Four pieces wire together:

  1. A ComponentVisitor impl — override only the callbacks you care about. See the trait docs for the full dispatch table (leaf visit_* vs bracketed enter_* / exit_*).
  2. VisitCtx::resolve — resolves an IndexedRef through outer-alias chains and returns a ResolvedItem pointing at the real underlying IR node.
  3. ReferencedIndices (or a narrower Get*Refs trait) — pulls every ref out of an IR node without matching on every variant by hand.
  4. ResolvedItem::space / IndexSpaceOf — maps a resolved item back to the namespace it lives in, even for ambiguous variants like Alias / Import / Export / Func.

§Example: which component types does each import reference?

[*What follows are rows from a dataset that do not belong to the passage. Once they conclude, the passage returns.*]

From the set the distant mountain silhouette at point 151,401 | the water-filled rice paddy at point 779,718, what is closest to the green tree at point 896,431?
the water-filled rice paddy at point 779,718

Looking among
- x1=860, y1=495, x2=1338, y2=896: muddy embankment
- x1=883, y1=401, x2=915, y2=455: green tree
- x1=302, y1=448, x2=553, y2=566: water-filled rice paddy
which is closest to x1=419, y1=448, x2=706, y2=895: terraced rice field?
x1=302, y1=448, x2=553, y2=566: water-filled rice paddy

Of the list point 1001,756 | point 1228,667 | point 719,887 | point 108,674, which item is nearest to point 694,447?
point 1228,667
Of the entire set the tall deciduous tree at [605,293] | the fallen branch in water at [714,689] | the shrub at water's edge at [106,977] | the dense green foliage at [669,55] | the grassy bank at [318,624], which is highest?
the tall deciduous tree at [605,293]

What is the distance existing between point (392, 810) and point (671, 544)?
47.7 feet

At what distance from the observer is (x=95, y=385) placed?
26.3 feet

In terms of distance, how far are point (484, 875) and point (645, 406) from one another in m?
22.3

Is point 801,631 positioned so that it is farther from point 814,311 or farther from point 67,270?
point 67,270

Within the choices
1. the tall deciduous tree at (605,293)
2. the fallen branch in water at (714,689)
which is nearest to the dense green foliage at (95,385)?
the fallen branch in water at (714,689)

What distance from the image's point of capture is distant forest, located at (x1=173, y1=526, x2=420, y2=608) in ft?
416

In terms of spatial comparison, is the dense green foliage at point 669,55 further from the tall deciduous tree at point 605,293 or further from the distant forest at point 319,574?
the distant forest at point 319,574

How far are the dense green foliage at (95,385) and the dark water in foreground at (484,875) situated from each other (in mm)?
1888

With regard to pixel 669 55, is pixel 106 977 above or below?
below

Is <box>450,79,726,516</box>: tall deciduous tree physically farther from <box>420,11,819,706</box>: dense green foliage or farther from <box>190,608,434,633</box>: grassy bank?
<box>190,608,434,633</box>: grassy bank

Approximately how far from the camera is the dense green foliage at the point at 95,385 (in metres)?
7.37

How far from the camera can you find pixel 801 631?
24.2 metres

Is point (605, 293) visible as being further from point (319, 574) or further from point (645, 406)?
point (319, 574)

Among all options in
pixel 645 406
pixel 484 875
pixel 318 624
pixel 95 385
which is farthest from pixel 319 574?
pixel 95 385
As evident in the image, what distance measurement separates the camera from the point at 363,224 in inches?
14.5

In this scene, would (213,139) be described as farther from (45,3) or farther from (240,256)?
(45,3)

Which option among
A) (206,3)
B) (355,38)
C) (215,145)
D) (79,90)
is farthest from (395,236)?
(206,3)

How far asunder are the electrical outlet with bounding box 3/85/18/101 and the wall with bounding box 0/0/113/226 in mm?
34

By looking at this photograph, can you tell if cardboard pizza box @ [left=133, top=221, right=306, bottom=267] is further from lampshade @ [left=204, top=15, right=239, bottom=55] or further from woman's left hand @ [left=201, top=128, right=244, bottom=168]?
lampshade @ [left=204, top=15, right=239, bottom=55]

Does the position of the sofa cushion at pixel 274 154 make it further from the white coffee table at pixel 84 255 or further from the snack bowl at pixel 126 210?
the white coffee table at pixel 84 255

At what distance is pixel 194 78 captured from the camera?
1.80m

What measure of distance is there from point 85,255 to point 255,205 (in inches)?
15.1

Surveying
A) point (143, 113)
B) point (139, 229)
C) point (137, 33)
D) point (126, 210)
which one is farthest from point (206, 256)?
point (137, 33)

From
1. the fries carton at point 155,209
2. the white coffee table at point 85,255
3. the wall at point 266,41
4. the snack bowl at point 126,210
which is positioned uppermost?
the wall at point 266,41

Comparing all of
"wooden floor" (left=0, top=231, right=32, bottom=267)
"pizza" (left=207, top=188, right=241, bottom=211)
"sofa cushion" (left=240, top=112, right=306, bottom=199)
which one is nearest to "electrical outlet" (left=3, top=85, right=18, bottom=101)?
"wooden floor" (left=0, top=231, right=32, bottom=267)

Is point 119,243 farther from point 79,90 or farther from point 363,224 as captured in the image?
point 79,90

use std::collections::HashSet;
use wirm::Component;
use wirm::ir::component::{
    idx_spaces::Space,
    refs::ReferencedIndices,
    visitor::{walk_structural, ComponentVisitor, ItemKind, VisitCtx},
};
use wirm::wasmparser::ComponentImport;

#[derive(Default)]
struct TypesFromImports {
    found: HashSet<u32>,
}

impl<'a> ComponentVisitor<'a> for TypesFromImports {
    fn visit_comp_import(
        &mut self,
        cx: &VisitCtx<'a>,
        _kind: ItemKind,
        _id: u32,
        import: &ComponentImport<'a>,
    ) {
        for refk in import.referenced_indices() {
            let resolved = cx.resolve(&refk.ref_);
            if resolved.space() == Space::CompType {
                self.found.insert(resolved.idx());
            }
        }
    }
}

let bytes = std::fs::read("example.wasm").unwrap();
let comp = Component::parse(&bytes, false, false).unwrap();
let mut finder = TypesFromImports::default();
walk_structural(&comp, &mut finder);

Notes:

  • walk_structural walks lexical order (use for analysis / pretty-printing). walk_topological walks dependency order with no forward references (use for re-encoding).
  • cx.resolve makes outer-alias transparent — if you’re inside a nested subcomponent and a ref has depth > 0, it walks up the scope chain for you.
  • For transitive queries, feed the refs you collect into a worklist. resolve returns typed references (&ComponentType, &CoreType, …) that you can call referenced_indices() on directly.

§Features

§Parallel Parsing and Encoding

Wirm supports parallel processing during module parsing and encoding to improve performance. Enable the parallel feature to parse and encode function bodies concurrently:

[dependencies]
wirm = { version = "1.1.0", features = ["parallel"] }

Re-exports§

pub use crate::opcode::Opcode;
pub use crate::ir::component::Component;
pub use crate::ir::module::Module;
pub use crate::ir::types::DataSegment;
pub use crate::ir::types::DataSegmentKind;
pub use crate::ir::types::DataType;
pub use crate::ir::types::InitInstr;
pub use crate::ir::types::Location;
pub use wasmparser;

Modules§

error
ir
The Intermediate Representation for components and modules.
iterator
Iterators to traverse either a Component or a Module. Supports injection of Instructions at specific locations.
module_builder
Trait that defines general injection behavior
opcode
Traits that define the injection behavior for wasm opcodes.
subiterator
Sub-iterators used by the Iterators. Keep track of current location.

Macros§

assert_registered
Assert that a node is registered in the ScopeRegistry at this point. Panics if the node is not found. This helps with debugging issues where a node may have been moved and no longer upholds the invariants required by the scope lookup mechanism. These checks will not be present in a release build, only debug builds, since the check is encapsulated inside a debug_assert_eq.